The last seven days have likely cast away any final dregs of that optimism. Last Wednesday, the government announced cuts to spending for DCMS (Department of Culture, Media and Sport), at a time when local budgets and more were already floundering.
Today, the House of Commons passed the Data (Use and Access) Bill, which to a jobbing actor might not sound like a particularly notable event. However, one of the proposed amendments to the bill was to provide creatives – from writers, to artists, to musicians, to composers, to singers, to poets, to lyricists – with information about which tech companies may be using their copyrighted work. Pushed by baroness Beeban Kidron, it was voted down by the government and the bill remains unamended.

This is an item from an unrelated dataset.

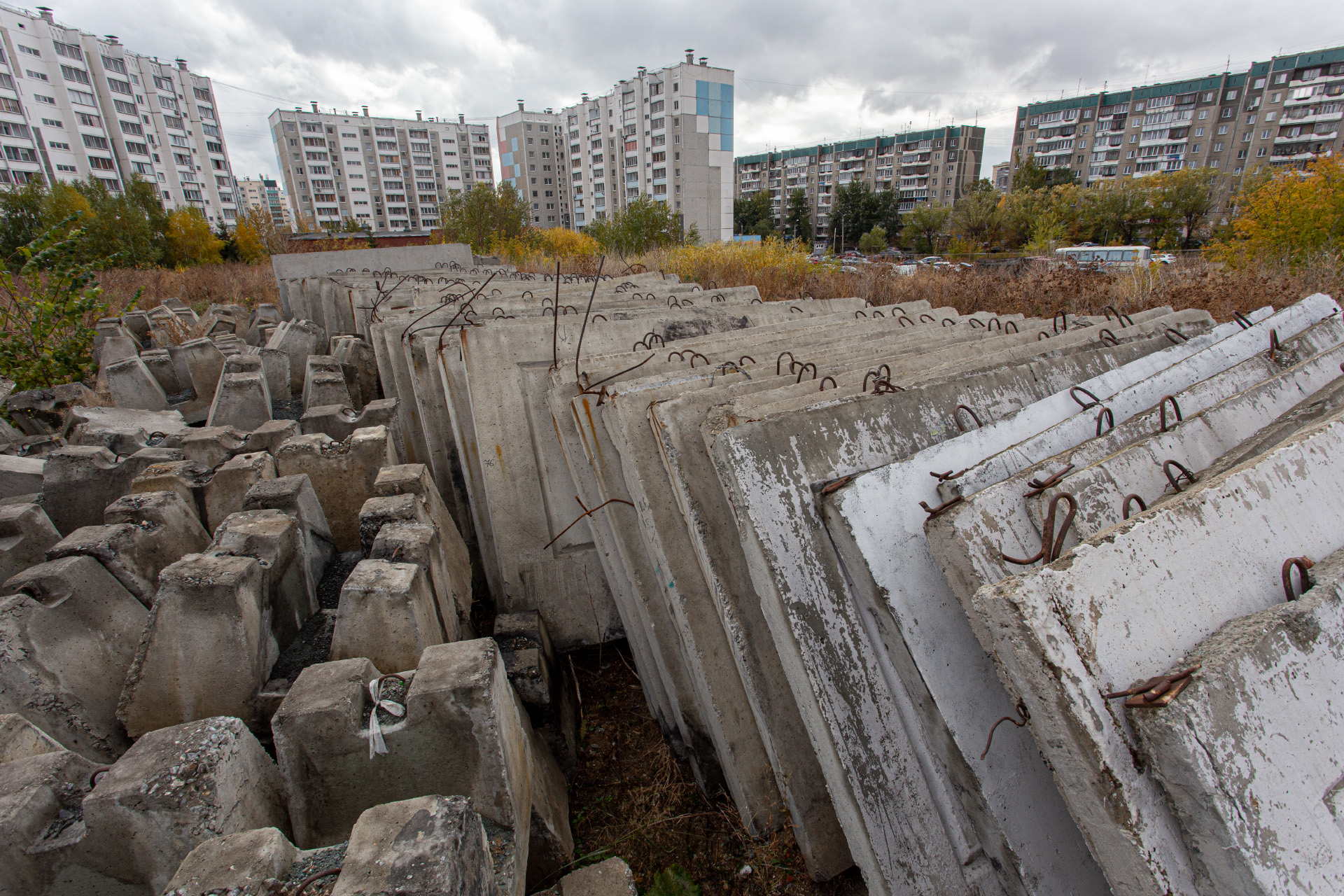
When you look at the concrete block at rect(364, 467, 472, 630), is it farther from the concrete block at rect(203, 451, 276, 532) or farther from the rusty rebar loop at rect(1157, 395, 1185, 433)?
the rusty rebar loop at rect(1157, 395, 1185, 433)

This has all been covered with fantastic detail by our friends over at The Stage. Brass tax though: the bill’s passing, without alteration, represents a clear decision to ignore leading industry voices. Despite being repeatedly backed by the House of Lords, the government countered by claiming that it’s waiting on the results of the Copyright and AI: Consultation – launched in December – to pin down the relationship between AI models and creative work, with results expected later this year.
One fundamental issue, according to the consultation, is “how copyright encourages human endeavour while not hindering technological development.” Which begs the question: why not pause the bill until then so the fruits of human endeavour aren’t jeopardised?
The UK government, handing a carte blanche to tech companies and justifying it on a technicality, has unequivocally proven their lack of interest in supporting the creative industries – rather than siding with those concerned about artists simply making a living, they’re once more in the pocket of tax-avoiding organisations.
I’m happy to hold my hands up and apologise if the consultation leads to rigid safeguards and sufficient renumeration for artists who have had their work used by AI models. But nothing so far suggests that the government will proactively allow that to happen.
More eloquent voices than mine have explained countless times how the creative industries lead to urban regeneration, stronger education levels, more jobs and simply a better quality of life. For the government to ignore the voices of creatives, some as high-profile as Ian McKellen, Cameron Mackintosh or Andrew Lloyd Webber, as well as industry professionals who sit in the House of Lords, suggests a startling degree of ineptitude, or a wilful desire to belligerently hold a destructive line,
As Sarah Crompton explained incredibly well a few weeks ago on the WhatsOnStage Podcast, the arts were at the heart of a Labour Government’s post-war recovery agenda – at a time of incredible economic hardship. To see their endeavours so methodically tarnished by another Labour Government, many decades later, is infuriating.